In the records below, turn everything from the line containing "In this photo, does" down to the line containing "which is farthest from the point at 145,94?", both of those lines included, into a numbered list with blank lines omitted. Number only the lines in that span.

[Begin SOURCE RECORDS]

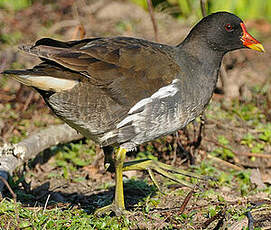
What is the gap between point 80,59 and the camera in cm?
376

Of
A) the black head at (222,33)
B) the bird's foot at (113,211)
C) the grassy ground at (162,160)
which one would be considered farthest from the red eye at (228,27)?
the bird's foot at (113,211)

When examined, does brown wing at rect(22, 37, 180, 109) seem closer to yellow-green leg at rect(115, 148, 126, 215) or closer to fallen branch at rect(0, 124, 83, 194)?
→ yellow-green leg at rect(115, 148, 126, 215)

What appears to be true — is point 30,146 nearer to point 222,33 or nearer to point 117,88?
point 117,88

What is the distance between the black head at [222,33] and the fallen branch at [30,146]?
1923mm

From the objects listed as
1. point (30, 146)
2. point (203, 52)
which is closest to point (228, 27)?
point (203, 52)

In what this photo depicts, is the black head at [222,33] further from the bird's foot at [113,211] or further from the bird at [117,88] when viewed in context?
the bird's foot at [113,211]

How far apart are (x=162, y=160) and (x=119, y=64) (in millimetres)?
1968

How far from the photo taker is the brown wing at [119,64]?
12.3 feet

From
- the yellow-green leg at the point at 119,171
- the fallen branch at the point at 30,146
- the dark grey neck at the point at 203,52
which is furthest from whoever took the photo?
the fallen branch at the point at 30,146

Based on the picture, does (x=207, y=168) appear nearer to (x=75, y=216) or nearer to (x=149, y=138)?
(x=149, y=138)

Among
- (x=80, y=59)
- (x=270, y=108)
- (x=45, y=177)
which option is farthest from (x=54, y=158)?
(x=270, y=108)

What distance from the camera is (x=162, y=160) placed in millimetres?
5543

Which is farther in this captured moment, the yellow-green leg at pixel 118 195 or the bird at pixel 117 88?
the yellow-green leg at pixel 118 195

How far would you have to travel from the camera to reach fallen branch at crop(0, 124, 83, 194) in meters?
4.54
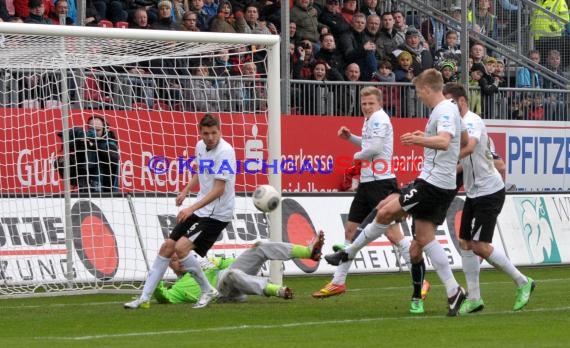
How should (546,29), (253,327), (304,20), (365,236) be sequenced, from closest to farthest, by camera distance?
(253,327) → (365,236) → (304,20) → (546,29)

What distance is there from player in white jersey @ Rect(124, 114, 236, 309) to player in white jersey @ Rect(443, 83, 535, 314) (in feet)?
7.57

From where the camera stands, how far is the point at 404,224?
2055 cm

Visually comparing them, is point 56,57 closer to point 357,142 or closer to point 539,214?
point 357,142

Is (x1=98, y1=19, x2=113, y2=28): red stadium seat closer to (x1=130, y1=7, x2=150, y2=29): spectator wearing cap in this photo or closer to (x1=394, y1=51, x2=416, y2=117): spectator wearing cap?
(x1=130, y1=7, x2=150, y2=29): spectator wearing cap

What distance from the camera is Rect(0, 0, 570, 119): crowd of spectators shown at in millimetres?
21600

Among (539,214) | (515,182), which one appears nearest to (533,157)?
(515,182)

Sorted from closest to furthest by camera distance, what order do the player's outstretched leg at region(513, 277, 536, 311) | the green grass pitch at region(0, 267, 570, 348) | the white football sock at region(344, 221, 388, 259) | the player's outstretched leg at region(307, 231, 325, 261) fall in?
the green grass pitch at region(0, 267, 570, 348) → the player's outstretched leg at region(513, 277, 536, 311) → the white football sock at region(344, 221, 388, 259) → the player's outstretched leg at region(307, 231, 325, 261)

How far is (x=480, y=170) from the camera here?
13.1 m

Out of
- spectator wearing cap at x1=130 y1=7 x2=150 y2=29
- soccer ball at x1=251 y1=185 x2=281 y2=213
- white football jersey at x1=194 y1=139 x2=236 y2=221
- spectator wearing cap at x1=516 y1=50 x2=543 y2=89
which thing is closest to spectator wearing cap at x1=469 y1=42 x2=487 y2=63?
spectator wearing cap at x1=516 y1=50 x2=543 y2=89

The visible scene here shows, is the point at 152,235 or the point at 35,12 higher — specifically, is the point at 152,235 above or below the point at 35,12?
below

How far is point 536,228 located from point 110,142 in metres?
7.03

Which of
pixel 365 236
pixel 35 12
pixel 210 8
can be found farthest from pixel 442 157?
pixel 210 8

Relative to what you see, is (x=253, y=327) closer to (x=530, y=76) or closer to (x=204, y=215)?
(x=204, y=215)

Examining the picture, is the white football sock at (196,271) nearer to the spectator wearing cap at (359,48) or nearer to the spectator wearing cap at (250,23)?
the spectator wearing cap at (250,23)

[End SOURCE RECORDS]
[Begin SOURCE RECORDS]

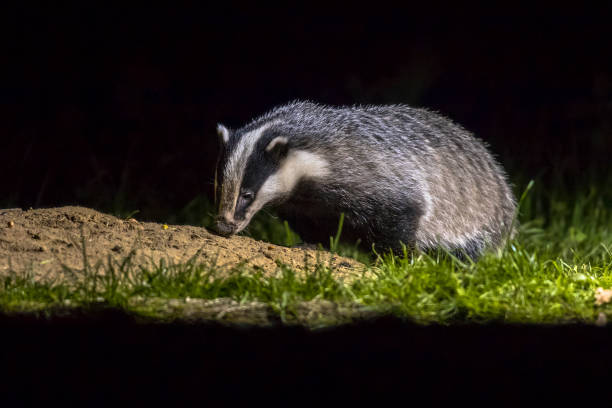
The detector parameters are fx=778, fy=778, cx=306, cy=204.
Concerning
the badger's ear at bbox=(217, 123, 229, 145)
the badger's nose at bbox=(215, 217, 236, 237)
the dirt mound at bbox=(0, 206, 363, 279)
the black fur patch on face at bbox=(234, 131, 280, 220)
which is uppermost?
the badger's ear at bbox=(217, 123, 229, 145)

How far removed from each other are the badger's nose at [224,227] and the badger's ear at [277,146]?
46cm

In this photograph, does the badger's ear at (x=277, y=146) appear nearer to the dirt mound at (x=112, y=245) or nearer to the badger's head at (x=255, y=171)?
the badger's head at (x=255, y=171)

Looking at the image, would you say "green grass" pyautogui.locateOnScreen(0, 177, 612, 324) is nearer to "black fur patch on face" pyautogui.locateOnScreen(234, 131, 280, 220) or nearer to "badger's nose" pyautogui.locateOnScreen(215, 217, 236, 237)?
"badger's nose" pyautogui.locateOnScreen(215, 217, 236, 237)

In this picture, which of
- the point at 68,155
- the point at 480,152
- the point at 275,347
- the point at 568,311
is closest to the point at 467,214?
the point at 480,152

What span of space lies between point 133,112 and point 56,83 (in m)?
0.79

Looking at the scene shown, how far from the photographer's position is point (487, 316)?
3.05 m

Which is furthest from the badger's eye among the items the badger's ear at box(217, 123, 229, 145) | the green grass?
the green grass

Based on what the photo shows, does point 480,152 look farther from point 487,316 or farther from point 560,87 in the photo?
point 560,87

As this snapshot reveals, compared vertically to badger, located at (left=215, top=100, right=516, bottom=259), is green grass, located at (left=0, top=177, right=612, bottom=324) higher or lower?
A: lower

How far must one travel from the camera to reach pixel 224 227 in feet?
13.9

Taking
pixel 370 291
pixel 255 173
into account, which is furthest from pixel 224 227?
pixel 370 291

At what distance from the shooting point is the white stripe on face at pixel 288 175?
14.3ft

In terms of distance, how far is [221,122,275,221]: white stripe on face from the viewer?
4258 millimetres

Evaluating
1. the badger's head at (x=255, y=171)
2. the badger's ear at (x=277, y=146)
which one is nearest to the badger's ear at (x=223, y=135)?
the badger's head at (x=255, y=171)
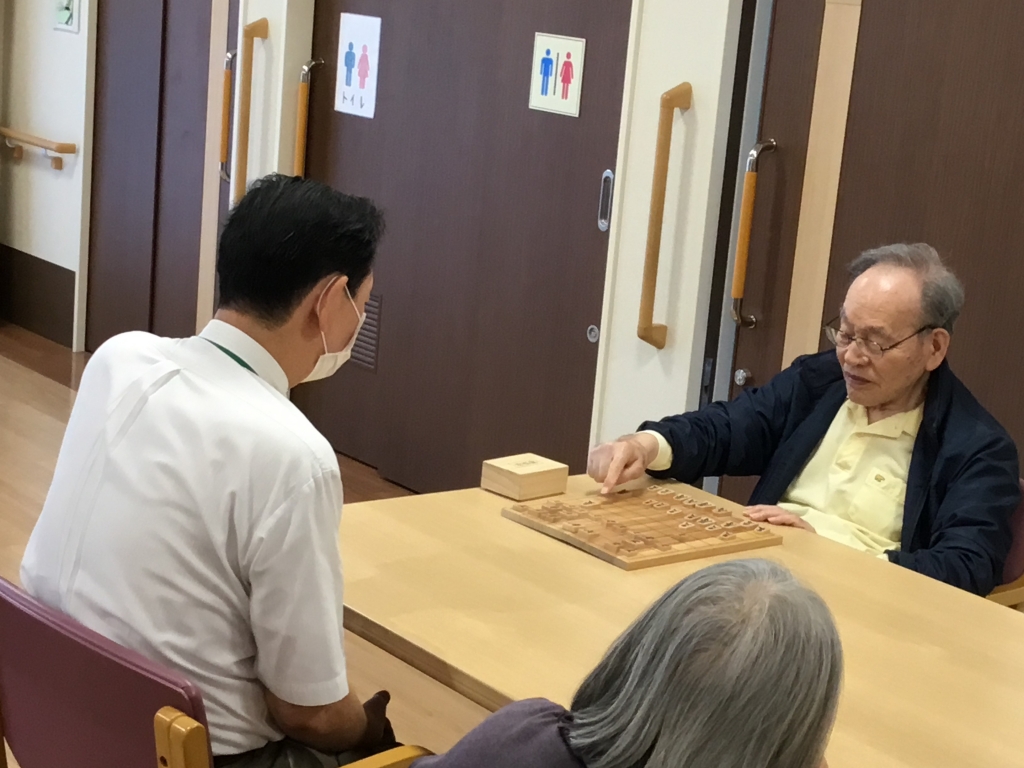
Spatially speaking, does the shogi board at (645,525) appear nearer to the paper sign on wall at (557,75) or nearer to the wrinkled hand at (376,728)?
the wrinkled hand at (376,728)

[End SOURCE RECORDS]
[Begin SOURCE RECORDS]

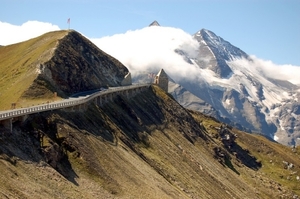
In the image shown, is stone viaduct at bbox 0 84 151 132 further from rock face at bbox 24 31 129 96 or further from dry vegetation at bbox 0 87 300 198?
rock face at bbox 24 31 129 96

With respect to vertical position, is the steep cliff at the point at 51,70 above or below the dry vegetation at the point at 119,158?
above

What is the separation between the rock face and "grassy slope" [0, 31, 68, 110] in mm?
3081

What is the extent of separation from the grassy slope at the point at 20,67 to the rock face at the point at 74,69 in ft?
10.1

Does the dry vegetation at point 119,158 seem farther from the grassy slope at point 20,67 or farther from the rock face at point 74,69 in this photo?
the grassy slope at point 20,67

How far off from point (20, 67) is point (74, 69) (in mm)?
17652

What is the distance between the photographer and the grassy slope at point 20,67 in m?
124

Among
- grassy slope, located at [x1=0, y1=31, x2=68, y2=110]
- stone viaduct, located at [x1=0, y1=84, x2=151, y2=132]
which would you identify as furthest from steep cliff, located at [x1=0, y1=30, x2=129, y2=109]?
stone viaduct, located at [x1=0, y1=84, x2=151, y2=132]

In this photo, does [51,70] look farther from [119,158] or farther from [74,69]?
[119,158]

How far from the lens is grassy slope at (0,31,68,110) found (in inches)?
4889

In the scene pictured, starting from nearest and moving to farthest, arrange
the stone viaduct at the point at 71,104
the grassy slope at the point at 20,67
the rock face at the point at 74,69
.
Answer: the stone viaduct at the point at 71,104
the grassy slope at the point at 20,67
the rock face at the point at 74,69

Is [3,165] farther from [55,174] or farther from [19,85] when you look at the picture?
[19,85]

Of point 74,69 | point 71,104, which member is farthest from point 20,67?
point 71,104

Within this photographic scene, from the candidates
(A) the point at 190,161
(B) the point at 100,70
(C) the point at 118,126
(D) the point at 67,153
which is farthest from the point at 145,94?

[End SOURCE RECORDS]

-- ANSWER TO THIS TASK --
1. In this photo, does [51,70] look farther from [119,158] or farther from [74,69]?
2. [119,158]
3. How far from the lens is grassy slope at (0,31,68,110) found (in inches)?
4. 4889
5. In the scene pictured, starting from nearest and moving to farthest, arrange
6. the stone viaduct at the point at 71,104
7. the grassy slope at the point at 20,67
8. the rock face at the point at 74,69
9. .
10. Answer: the stone viaduct at the point at 71,104
11. the grassy slope at the point at 20,67
12. the rock face at the point at 74,69
13. Is [3,165] farther from [55,174] or farther from [19,85] when you look at the picture?
14. [19,85]
15. Of point 74,69 | point 71,104, which member is farthest from point 20,67?
16. point 71,104
17. Within this photographic scene, from the candidates
18. (A) the point at 190,161
19. (B) the point at 100,70
20. (C) the point at 118,126
21. (D) the point at 67,153
22. which is farthest from the point at 145,94?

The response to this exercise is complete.